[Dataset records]
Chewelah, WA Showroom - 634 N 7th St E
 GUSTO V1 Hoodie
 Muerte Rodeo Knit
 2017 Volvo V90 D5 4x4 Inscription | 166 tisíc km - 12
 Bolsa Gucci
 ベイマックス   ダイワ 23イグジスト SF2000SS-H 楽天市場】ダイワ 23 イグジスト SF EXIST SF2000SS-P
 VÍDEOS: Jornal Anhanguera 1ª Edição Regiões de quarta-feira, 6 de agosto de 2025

● **What you are asked to do**: Give back every line of the data exactly as it was written.

● **Exercise solution**:
Chewelah, WA Showroom - 634 N 7th St E
 GUSTO V1 Hoodie
 Muerte Rodeo Knit
 2017 Volvo V90 D5 4x4 Inscription | 166 tisíc km - 12
 Bolsa Gucci
 ベイマックス   ダイワ 23イグジスト SF2000SS-H 楽天市場】ダイワ 23 イグジスト SF EXIST SF2000SS-P
 VÍDEOS: Jornal Anhanguera 1ª Edição Regiões de quarta-feira, 6 de agosto de 2025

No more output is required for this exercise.